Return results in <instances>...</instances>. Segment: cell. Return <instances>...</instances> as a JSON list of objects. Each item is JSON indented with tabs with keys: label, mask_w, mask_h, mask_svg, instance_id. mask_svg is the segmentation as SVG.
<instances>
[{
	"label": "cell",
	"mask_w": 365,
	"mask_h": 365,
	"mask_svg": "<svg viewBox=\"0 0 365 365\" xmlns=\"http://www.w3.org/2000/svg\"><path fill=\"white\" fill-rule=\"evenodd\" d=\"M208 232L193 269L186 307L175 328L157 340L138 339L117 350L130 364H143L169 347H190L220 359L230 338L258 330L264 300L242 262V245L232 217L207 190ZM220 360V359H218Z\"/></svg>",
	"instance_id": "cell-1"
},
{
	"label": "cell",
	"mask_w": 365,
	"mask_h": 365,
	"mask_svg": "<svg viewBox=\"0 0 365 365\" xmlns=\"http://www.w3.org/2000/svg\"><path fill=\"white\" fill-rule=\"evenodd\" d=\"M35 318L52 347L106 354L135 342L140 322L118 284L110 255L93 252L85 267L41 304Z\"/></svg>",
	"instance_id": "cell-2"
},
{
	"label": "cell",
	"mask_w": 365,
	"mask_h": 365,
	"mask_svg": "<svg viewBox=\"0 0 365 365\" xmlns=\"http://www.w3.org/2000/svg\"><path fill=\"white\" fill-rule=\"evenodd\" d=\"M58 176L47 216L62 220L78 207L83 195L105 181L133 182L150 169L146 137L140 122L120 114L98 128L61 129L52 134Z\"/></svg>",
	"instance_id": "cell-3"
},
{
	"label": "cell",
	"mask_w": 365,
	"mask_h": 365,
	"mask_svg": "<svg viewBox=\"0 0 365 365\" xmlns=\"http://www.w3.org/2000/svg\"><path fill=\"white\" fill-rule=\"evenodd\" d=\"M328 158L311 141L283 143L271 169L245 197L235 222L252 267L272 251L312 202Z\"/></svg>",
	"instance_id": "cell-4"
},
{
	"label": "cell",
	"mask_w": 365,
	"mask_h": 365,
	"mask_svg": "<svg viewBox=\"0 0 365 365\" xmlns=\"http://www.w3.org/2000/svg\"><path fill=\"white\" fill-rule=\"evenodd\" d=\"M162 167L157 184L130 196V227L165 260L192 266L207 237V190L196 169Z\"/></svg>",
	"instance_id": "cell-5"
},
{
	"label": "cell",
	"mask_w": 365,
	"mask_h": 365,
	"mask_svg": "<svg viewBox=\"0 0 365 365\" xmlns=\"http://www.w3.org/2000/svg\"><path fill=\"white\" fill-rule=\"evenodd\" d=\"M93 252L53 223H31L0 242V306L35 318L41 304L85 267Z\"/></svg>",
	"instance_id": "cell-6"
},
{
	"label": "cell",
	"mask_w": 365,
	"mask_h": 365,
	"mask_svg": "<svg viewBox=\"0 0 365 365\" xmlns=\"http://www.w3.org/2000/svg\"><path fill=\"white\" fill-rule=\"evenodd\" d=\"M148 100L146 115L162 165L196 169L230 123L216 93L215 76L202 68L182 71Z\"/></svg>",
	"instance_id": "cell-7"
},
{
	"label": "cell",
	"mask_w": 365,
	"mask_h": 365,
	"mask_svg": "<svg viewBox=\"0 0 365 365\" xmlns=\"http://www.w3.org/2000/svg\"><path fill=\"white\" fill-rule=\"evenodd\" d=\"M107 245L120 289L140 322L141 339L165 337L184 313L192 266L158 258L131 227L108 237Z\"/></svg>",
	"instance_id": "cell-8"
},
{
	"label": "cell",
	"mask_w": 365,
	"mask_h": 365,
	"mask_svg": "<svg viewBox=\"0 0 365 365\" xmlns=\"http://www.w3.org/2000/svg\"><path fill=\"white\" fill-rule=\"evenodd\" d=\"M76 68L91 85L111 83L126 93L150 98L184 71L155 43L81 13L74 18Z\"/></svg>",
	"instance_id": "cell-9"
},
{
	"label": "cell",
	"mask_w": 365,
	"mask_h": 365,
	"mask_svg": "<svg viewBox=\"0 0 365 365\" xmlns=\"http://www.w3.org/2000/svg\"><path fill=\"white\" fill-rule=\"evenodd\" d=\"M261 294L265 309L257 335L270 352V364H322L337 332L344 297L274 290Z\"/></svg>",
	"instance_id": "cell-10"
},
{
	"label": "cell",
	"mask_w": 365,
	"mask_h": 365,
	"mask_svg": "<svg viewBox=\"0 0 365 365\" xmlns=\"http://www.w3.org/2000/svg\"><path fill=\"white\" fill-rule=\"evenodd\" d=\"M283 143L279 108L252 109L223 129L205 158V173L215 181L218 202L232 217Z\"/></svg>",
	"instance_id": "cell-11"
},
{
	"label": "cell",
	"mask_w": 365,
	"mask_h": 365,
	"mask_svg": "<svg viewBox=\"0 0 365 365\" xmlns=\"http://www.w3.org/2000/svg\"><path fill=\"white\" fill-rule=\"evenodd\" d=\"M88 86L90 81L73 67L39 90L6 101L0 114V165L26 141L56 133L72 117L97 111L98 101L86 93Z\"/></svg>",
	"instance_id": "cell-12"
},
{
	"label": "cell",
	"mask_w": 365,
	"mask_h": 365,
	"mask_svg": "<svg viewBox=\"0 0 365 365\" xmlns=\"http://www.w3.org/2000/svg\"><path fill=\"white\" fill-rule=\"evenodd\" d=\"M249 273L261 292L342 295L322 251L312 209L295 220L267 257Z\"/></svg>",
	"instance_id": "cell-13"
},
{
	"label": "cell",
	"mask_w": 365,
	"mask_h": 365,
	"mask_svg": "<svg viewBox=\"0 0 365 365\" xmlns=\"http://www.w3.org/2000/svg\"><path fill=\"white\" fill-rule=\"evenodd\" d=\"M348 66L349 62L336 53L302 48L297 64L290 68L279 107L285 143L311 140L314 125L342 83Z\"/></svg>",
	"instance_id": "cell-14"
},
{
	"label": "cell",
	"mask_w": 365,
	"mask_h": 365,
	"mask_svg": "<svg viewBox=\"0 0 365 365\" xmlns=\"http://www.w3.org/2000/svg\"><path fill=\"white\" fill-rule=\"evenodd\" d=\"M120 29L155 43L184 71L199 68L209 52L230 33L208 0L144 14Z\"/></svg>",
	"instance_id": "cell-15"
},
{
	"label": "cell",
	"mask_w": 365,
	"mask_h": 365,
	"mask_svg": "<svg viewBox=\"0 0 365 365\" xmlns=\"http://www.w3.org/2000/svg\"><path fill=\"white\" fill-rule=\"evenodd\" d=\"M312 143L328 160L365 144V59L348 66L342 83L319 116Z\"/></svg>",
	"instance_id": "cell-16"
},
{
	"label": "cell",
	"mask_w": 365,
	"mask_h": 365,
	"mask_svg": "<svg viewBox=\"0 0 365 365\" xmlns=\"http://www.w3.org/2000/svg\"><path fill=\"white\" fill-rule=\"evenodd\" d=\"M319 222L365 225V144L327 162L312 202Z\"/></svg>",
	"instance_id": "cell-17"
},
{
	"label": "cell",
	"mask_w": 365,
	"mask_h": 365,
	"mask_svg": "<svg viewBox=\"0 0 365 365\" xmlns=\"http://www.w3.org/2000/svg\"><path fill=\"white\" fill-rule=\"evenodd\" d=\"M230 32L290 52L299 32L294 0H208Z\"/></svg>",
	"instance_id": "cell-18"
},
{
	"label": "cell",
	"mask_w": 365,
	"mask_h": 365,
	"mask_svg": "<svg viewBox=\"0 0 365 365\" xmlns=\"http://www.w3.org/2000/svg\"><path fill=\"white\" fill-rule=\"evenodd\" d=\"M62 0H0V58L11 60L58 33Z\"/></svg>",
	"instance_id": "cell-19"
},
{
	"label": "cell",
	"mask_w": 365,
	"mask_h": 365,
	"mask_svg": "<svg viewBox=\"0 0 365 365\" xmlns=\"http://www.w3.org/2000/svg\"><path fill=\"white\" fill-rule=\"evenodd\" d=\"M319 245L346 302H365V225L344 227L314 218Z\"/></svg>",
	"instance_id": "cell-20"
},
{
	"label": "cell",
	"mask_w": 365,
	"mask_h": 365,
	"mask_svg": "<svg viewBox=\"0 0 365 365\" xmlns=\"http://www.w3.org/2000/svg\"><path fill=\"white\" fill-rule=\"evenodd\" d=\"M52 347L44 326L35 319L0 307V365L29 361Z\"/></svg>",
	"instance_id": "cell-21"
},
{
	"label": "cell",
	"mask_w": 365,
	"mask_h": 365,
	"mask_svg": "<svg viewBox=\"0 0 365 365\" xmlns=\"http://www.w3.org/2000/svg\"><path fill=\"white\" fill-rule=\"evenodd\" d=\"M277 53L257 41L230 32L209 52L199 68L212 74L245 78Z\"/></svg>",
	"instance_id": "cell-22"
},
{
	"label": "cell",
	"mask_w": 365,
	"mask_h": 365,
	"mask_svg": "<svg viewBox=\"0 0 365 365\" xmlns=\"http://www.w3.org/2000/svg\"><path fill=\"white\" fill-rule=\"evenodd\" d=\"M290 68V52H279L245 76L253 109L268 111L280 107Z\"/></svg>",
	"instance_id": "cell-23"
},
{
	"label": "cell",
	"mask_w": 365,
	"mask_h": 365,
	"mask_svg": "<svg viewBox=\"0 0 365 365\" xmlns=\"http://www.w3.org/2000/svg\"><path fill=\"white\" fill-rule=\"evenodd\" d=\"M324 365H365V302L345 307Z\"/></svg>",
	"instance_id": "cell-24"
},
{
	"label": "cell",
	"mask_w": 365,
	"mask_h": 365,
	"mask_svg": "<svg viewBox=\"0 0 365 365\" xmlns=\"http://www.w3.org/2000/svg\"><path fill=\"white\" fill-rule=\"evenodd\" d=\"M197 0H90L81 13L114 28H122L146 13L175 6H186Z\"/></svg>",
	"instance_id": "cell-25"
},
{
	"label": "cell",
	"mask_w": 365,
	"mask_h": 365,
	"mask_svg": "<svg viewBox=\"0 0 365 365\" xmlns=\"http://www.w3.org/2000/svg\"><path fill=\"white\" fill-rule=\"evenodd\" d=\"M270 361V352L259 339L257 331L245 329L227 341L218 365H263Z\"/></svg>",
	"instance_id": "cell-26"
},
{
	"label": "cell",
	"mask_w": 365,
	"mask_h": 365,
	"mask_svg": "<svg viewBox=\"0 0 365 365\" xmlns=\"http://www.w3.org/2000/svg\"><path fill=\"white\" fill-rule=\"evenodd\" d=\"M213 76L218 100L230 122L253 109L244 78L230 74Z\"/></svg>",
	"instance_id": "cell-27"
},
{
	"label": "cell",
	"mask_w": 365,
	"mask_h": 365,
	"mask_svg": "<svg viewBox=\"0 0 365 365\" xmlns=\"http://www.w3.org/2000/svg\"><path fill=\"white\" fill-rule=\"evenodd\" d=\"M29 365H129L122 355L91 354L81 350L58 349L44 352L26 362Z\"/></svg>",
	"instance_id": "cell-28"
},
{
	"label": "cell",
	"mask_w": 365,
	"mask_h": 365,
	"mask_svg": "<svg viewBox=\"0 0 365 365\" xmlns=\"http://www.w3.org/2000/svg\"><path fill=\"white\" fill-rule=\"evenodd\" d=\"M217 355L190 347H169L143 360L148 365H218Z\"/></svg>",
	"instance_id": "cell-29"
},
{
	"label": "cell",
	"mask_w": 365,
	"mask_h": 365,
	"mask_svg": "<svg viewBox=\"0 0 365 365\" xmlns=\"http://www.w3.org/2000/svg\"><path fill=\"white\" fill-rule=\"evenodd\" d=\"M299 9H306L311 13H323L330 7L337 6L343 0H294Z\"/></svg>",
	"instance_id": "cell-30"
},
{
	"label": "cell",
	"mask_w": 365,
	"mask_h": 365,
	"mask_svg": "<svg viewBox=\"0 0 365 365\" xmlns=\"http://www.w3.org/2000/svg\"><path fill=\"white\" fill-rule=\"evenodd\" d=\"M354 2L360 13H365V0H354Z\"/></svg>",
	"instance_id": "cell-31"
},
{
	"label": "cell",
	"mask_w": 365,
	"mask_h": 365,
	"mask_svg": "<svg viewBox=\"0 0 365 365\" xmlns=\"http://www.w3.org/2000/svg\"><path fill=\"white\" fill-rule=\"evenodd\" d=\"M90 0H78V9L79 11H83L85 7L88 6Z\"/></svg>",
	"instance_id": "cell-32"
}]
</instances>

*-*-*

--- AIM ---
Return every line above that contains the string "instances", and treat uppercase and lowercase letters as different.

--- WRITTEN ANSWER ---
Return results in <instances>...</instances>. Segment: cell. Return <instances>...</instances> as a JSON list of objects. Each item is JSON indented with tabs with keys: label, mask_w, mask_h, mask_svg, instance_id. mask_svg is the segmentation as SVG.
<instances>
</instances>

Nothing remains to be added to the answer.